Michele Faropan ha una grande passione: il calcio. Veronese, classe 1999, sin da piccolo gioca sui campi di calcio della sua regione, il Veneto. Il suo presente si divide tra lavoro, università e l’immancabile pallone. Il suo futuro, invece, sono gli Stati Uniti.
«Ho scelto di partire con Yes We College perché in quel momento, oltre a giocare, stavo lavorando e studiavo all’università, Scienze motorie applicate al calcio. Avevo sentito parlare dell’opportunità di andare in America a studiare e a giocare a calcio e ne avevo parlato con un amico, a cui era stata proposta una borsa di studio. Mi sono detto: “Interessante! Potrebbe essere una buona esperienza… Perché non provare?”. Sono andato sul sito a informarmi e, ovviamente, ne ho parlato con i miei genitori, che mi hanno detto: “Noi non ti mettiamo nessun limite. Se è qualcosa che ti piace, falla”. Così ho deciso: “Ci provo, mi butto”. Ho fatto il provino a gennaio 2020, appena prima che esplodesse il Covid. Sono andato allo Showcase di Milano, alla due giorni c’era anche Yannick Bright. L’ambiente mi è piaciuto e Nicolò Baudo, il fondatore di Yes We College, mi ha fatto subito una buona impressione. Mi ha spiegato il progetto e mi ha detto: “Guarda, c’è questa possibilità. Adesso possiamo metterti in contatto con dei college, se vuoi veramente iniziare questo progetto”. Ho deciso di partire e poi, fatalità, è scoppiato il Covid, che ovviamente ha rallentato un po’ tutto il processo. Però ero convinto: “Voglio partire, voglio fare questa esperienza”. A gennaio 2021 avevo già tutte le carte pronte. E a marzo sono partito».
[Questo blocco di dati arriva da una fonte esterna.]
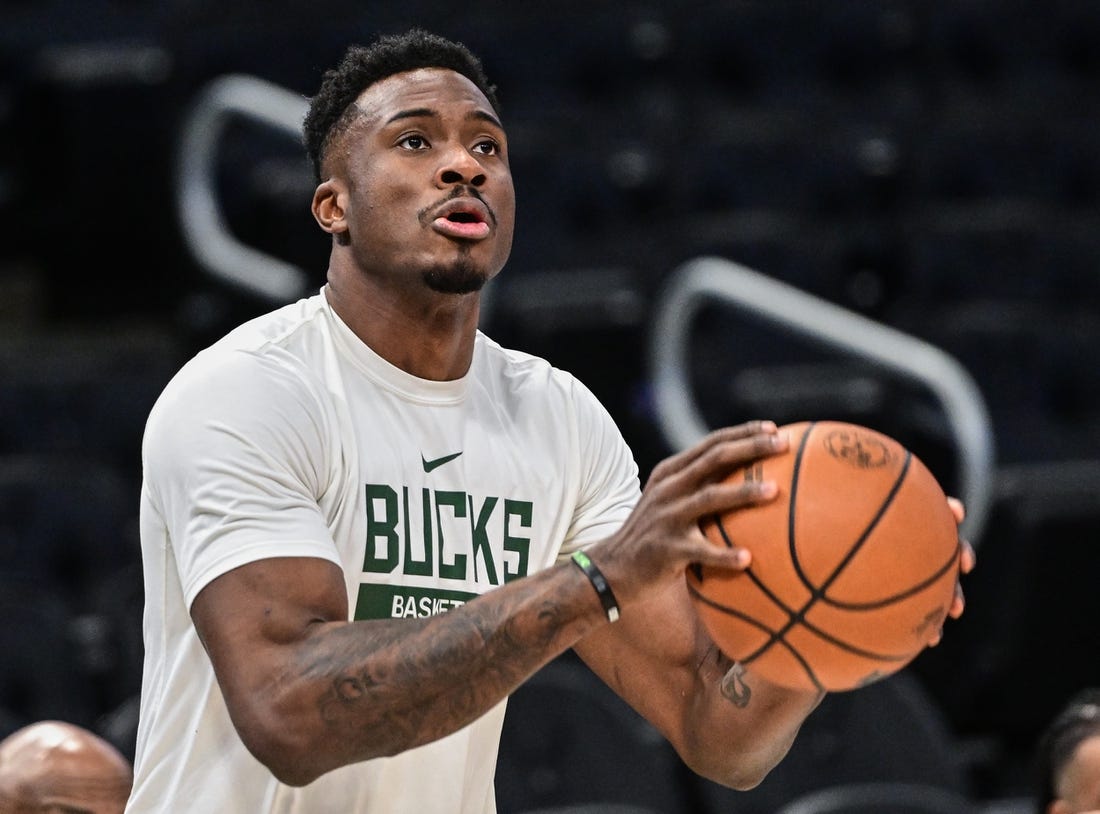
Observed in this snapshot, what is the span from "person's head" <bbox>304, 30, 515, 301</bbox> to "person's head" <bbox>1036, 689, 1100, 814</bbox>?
2.10m

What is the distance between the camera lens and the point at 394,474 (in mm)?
2963

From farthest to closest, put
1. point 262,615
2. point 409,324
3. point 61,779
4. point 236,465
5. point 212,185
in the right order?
point 212,185
point 61,779
point 409,324
point 236,465
point 262,615

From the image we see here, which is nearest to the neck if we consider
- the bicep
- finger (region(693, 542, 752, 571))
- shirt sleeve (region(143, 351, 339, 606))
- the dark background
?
shirt sleeve (region(143, 351, 339, 606))

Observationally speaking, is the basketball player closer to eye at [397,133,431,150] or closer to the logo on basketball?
eye at [397,133,431,150]

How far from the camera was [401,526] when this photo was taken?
2.94 m

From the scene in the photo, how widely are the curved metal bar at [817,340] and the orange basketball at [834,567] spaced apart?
10.1 feet

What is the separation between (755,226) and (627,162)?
704 millimetres

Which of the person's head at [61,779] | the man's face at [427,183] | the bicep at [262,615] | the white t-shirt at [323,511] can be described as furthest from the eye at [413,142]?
the person's head at [61,779]

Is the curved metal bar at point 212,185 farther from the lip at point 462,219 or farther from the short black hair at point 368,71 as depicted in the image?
the lip at point 462,219

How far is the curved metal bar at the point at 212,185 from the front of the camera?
6574 mm

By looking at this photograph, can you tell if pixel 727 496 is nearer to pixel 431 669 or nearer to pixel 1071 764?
pixel 431 669

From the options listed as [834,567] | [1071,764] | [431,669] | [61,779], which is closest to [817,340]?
[1071,764]

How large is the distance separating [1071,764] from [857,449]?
79.2 inches

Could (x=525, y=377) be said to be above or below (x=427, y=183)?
below
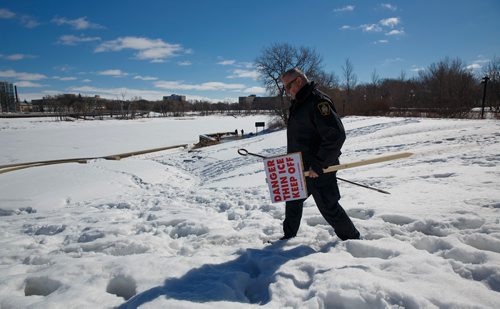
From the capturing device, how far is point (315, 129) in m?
3.03

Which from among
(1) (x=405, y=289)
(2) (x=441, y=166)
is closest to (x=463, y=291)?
(1) (x=405, y=289)

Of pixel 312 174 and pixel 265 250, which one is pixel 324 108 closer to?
pixel 312 174

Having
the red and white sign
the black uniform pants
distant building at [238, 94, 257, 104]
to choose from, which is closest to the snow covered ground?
the black uniform pants

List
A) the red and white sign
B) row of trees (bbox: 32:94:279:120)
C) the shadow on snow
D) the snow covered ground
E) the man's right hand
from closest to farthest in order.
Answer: the snow covered ground < the shadow on snow < the man's right hand < the red and white sign < row of trees (bbox: 32:94:279:120)

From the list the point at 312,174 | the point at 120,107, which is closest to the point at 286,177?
the point at 312,174

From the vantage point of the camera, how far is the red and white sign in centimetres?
313

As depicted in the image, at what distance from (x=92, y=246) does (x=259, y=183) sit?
189 inches

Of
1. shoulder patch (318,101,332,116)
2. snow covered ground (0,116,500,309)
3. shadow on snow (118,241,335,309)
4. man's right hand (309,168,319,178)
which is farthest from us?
man's right hand (309,168,319,178)

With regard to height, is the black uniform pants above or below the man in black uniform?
below

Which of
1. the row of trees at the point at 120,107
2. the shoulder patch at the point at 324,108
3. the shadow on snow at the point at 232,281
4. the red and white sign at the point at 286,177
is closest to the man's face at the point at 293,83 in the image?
the shoulder patch at the point at 324,108

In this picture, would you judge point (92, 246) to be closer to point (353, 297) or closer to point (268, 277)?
point (268, 277)

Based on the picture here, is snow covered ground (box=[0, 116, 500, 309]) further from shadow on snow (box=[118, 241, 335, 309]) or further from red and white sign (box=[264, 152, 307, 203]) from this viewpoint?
red and white sign (box=[264, 152, 307, 203])

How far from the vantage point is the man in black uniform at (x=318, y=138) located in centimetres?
288

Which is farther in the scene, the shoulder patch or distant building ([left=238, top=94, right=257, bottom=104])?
distant building ([left=238, top=94, right=257, bottom=104])
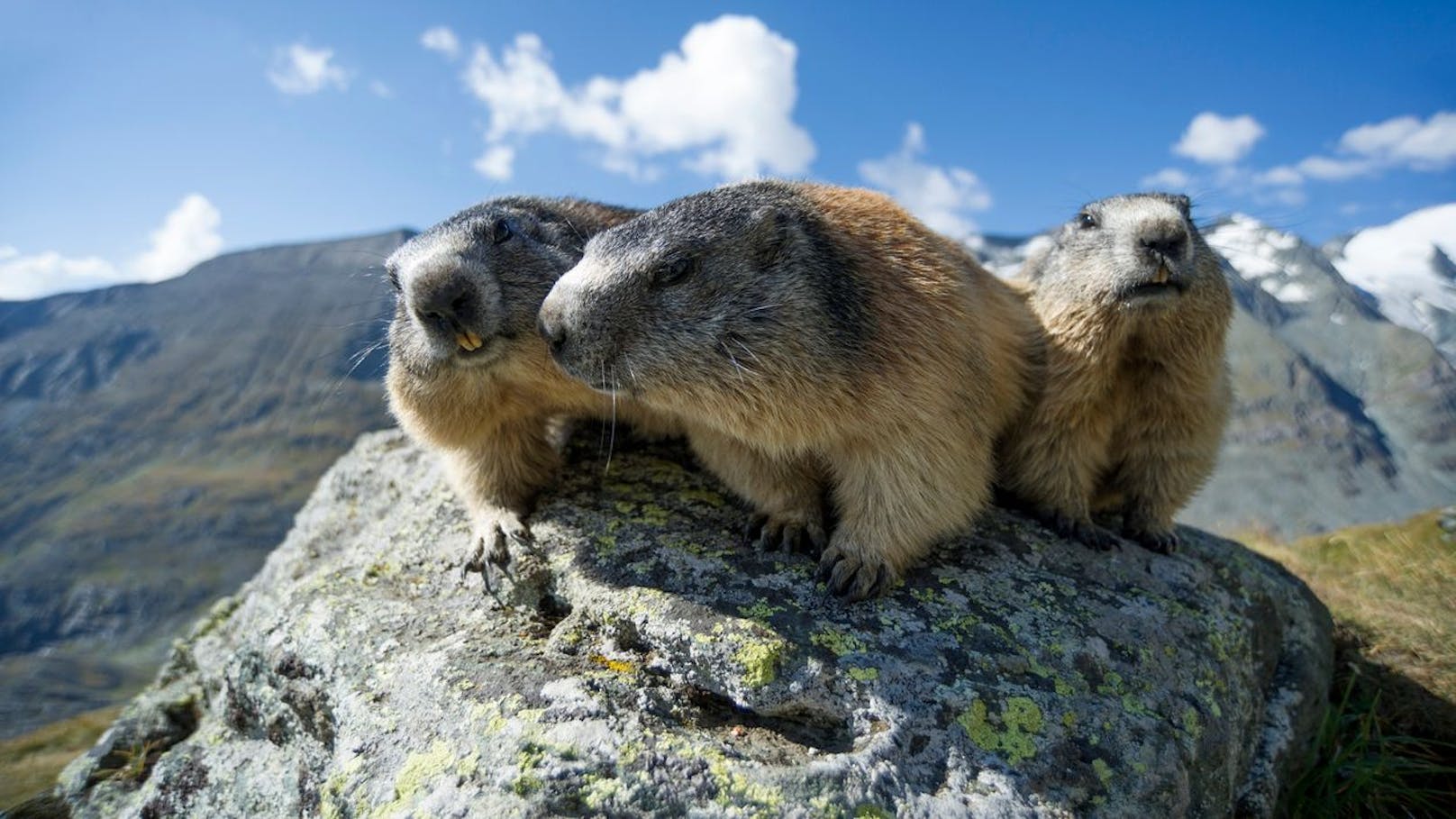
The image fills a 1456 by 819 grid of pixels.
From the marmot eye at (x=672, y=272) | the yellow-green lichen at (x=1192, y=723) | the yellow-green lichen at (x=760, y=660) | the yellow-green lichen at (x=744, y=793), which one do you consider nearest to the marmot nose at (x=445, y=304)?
the marmot eye at (x=672, y=272)

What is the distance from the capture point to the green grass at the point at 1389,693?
532 cm

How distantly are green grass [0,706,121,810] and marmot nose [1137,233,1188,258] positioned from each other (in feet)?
28.4

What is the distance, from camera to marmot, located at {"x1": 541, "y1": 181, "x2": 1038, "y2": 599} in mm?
3938

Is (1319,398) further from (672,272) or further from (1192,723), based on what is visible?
(672,272)

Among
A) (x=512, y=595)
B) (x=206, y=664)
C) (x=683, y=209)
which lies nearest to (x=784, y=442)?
(x=683, y=209)

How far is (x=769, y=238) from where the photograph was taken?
14.0 feet

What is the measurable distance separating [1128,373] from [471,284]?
442cm

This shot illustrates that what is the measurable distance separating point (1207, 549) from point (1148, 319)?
219 centimetres

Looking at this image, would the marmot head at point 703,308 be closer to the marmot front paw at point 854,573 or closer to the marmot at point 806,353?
the marmot at point 806,353

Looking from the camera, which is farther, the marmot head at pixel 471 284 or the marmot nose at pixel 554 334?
the marmot head at pixel 471 284

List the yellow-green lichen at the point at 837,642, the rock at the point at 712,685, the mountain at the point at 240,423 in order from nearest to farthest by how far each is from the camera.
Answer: the rock at the point at 712,685, the yellow-green lichen at the point at 837,642, the mountain at the point at 240,423

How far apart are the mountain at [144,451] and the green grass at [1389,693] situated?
27.8 ft

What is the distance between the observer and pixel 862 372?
13.3ft

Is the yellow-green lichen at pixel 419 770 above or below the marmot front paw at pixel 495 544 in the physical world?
below
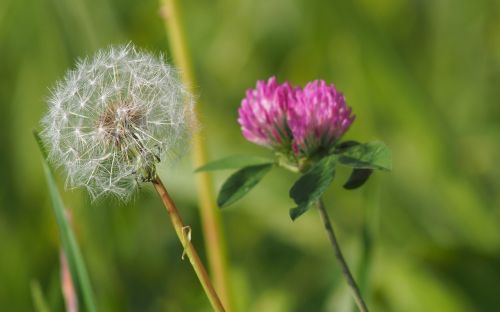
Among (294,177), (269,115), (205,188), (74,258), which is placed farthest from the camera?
(294,177)

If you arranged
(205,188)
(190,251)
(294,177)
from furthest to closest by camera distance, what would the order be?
(294,177) → (205,188) → (190,251)

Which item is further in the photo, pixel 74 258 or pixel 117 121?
pixel 74 258

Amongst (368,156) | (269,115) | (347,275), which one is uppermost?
(269,115)

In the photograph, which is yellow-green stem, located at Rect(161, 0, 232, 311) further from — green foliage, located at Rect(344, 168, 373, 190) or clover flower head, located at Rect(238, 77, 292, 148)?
green foliage, located at Rect(344, 168, 373, 190)

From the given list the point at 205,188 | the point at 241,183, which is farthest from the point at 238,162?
the point at 205,188

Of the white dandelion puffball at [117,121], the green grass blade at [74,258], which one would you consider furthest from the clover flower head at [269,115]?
the green grass blade at [74,258]

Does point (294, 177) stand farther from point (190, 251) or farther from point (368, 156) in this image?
point (190, 251)

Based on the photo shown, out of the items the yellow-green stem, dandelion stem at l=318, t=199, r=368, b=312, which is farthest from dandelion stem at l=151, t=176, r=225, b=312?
the yellow-green stem
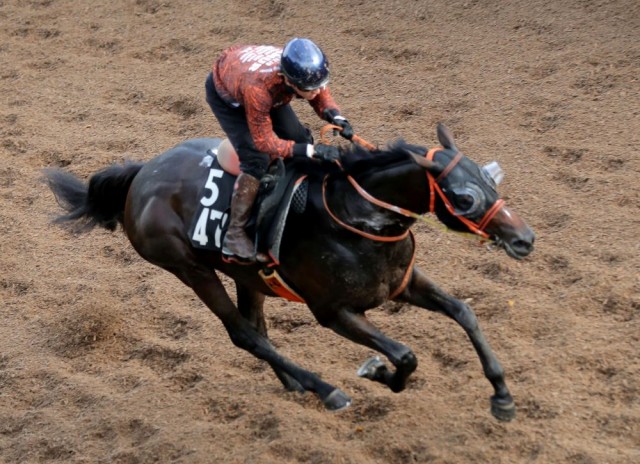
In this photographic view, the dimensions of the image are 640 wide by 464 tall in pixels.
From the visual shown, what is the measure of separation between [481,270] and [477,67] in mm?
2884

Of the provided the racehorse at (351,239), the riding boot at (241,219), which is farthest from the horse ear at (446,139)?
Answer: the riding boot at (241,219)

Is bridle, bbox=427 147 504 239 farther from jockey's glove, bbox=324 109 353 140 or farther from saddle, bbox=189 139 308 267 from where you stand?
saddle, bbox=189 139 308 267

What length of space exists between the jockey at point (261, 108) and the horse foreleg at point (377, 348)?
57 cm

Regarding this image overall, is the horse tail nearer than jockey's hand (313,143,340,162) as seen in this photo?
No

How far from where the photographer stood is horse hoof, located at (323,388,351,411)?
19.1ft

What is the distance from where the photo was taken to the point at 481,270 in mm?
7238

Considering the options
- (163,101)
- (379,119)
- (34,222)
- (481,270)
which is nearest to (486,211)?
(481,270)

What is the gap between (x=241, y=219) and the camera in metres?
5.86

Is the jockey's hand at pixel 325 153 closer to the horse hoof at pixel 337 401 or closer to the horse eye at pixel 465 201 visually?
the horse eye at pixel 465 201

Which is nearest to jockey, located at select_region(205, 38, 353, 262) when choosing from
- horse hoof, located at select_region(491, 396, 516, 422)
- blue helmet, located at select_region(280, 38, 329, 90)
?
blue helmet, located at select_region(280, 38, 329, 90)

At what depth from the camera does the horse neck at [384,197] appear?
210 inches

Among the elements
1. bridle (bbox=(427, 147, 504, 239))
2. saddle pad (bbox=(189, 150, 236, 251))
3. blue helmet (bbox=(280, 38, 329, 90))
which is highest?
blue helmet (bbox=(280, 38, 329, 90))

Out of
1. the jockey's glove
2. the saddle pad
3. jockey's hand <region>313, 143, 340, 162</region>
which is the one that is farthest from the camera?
the saddle pad

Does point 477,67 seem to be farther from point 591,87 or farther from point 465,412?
point 465,412
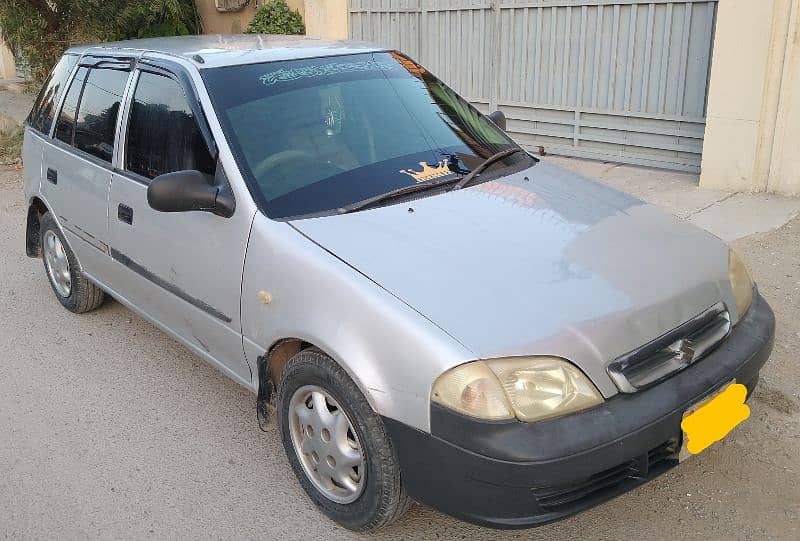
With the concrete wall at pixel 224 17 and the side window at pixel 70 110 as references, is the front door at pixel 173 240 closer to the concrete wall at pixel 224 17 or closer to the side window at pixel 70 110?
the side window at pixel 70 110

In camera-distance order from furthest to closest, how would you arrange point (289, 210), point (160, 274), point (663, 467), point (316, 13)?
1. point (316, 13)
2. point (160, 274)
3. point (289, 210)
4. point (663, 467)

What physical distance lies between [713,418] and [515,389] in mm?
806

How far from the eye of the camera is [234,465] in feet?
11.8

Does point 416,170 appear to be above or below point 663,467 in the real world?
above

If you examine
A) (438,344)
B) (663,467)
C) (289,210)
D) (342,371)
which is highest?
(289,210)

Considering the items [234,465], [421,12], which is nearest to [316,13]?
[421,12]

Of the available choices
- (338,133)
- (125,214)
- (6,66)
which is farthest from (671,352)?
(6,66)

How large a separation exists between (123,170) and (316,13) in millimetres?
7312

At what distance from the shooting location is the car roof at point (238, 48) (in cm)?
383

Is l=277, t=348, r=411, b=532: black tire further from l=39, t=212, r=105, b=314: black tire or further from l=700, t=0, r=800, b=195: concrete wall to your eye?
l=700, t=0, r=800, b=195: concrete wall

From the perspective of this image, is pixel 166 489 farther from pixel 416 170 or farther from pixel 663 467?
pixel 663 467

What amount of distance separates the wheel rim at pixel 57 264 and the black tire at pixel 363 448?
2.82m

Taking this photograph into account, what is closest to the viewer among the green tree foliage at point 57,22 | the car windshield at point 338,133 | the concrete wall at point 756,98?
the car windshield at point 338,133

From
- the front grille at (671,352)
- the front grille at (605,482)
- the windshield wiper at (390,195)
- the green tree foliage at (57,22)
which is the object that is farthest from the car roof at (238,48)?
the green tree foliage at (57,22)
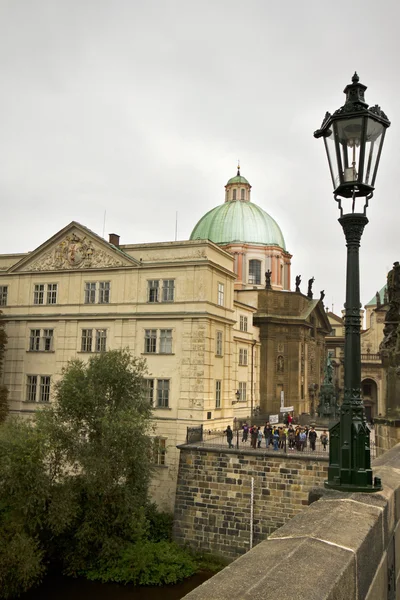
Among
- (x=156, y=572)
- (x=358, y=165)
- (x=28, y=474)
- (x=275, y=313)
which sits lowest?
(x=156, y=572)

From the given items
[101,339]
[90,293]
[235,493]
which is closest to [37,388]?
[101,339]

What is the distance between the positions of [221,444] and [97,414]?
7.36 meters

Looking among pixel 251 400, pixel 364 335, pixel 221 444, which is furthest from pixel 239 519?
pixel 364 335

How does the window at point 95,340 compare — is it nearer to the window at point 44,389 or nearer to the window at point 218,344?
the window at point 44,389

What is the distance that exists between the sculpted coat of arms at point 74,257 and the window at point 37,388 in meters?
7.32

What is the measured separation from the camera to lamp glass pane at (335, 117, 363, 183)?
21.5 ft

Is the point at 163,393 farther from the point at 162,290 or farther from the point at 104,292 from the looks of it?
the point at 104,292

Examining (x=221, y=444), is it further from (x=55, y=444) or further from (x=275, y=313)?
(x=275, y=313)

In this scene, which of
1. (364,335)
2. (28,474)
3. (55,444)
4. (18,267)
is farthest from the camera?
(364,335)

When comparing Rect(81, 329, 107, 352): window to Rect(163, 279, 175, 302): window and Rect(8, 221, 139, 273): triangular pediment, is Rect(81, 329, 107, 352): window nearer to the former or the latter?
Rect(8, 221, 139, 273): triangular pediment

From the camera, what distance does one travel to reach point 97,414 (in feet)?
92.2

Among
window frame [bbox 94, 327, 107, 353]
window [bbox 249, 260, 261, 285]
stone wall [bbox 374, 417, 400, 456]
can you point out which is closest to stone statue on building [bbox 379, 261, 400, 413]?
stone wall [bbox 374, 417, 400, 456]

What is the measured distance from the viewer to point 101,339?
37.2m

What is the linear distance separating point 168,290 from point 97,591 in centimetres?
1697
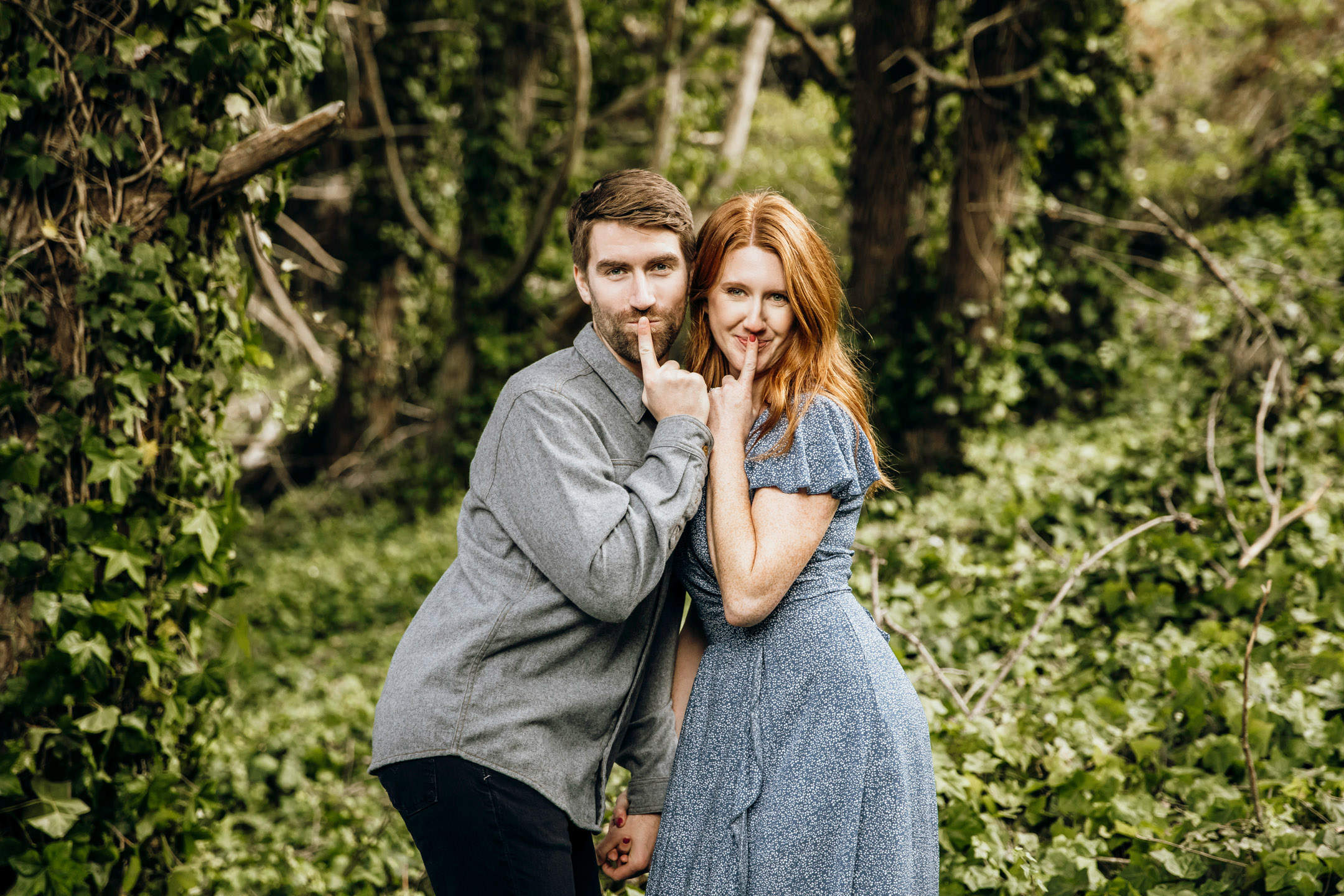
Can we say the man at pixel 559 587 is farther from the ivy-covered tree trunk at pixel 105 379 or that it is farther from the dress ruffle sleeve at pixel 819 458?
the ivy-covered tree trunk at pixel 105 379

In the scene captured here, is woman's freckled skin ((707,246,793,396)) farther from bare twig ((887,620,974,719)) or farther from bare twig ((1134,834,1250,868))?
bare twig ((1134,834,1250,868))

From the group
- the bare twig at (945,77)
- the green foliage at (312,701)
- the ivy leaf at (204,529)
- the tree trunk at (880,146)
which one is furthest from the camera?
the tree trunk at (880,146)

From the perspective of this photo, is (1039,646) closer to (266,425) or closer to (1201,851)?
(1201,851)

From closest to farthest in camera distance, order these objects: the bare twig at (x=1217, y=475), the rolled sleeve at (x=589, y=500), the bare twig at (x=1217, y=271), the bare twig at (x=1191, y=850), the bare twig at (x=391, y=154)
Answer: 1. the rolled sleeve at (x=589, y=500)
2. the bare twig at (x=1191, y=850)
3. the bare twig at (x=1217, y=475)
4. the bare twig at (x=1217, y=271)
5. the bare twig at (x=391, y=154)

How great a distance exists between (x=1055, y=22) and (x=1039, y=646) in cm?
479

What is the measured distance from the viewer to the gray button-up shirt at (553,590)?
1.82 m

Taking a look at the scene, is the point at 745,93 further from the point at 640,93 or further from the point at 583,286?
the point at 583,286

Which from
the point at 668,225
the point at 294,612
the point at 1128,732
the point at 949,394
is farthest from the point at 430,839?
the point at 294,612

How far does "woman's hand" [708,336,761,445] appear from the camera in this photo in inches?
79.7

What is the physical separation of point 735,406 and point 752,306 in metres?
0.22

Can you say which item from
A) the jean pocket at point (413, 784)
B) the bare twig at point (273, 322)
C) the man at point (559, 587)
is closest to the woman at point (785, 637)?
the man at point (559, 587)

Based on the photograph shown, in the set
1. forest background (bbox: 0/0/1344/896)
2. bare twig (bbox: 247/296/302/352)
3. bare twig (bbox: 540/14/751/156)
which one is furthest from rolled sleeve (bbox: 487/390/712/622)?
bare twig (bbox: 540/14/751/156)

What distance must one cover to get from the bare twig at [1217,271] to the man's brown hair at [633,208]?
11.7 ft

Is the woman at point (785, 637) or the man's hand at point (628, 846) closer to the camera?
the woman at point (785, 637)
Dal Veneto agli Stati Uniti. Dalla piccola San Briccio, un migliaio di anime alle porte di Verona, a Lima, nell’Ohio. Ad attenderlo c’è un percorso da studente-atleta a University of Northwestern Ohio, dove studiare e indossare la maglia dei Racers, la squadra di calcio di UNOH, college che ospita quasi quattromila studenti, provenienti non solo da tutta America, ma da tutto il mondo.
«In Italia abitavo in un piccolo paese vicino a Verona, con appena mille abitanti. Ero in un posto molto tranquillo e, in generale, il fatto di essere in mezzo al nulla mi è sempre piaciuto: non riesco a stare nelle grandi città. Prima di partire per l’Ohio avevo visto dov’era il college e la città aveva 35mila abitanti: era davvero un posto decisamente tranquillo. Infatti, quando sono arrivato mi sono sentito come a casa. Anche se ovviamente all’inizio è stato un po’ strano. L’inglese lo sapevo, o meglio, lo capivo, ma facevo un po’ fatica a parlarlo, perché quando conversavo con gli altri pensavo alle parole in italiano e nella mia mente le traducevo in inglese… Ero un po’ macchinoso. Tuttavia, non è stato difficile inserirmi, anche perché il college era un ambiente molto internazionale: i miei compagni di squadra venivano da tutto il mondo; quindi, o erano oppure erano stati nella mia stessa situazione. Ad ogni modo, non mi sono mai sentito escluso; anzi, ogni tanto scherzavamo su questo e, comunque, tutti mi facevano sentire a casa. In pratica, sin da subito ho iniziato ad avere una seconda famiglia: adesso i miei migliori amici vengono da tutte le parti del mondo. Lucas, il mio migliore amico, che è stato il mio primo compagno di stanza, è argentino: oggi ci sentiamo tutti i giorni. Dopo che Lucas si è laureato, ho avuto un altro compagno di stanza, Bjarne, un ragazzo tedesco: anche lui è diventato uno dei miei migliori amici. È un’esperienza che ti permette di stringere dei legami che rimangono con te. A UNOH era veramente bello, anche perché passavi quasi tutto il tempo insieme agli altri all’interno del college, non essendoci molto attorno, a differenza di altre realtà. Nel campus c’erano dei complessi di case, con due piani: al primo vivevano otto persone e al secondo altre otto; eravamo in due per ogni camera, ognuna con il proprio bagno, e negli appartamenti c’erano spazi adeguati e tutto l’occorrente per ogni necessità. Vivevamo in una sorta di ‘villaggetto’, anche perché in questi appartamenti eravamo divisi per sport: ero con tutti i miei compagni di squadra, per vedersi bastava fare un metro dalla porta della mia stanza… È stato davvero bello. Vivere tutti insieme ti permette di conoscere nuove culture e ti aiuta a capire differenti punti di vista, ti fa crescere».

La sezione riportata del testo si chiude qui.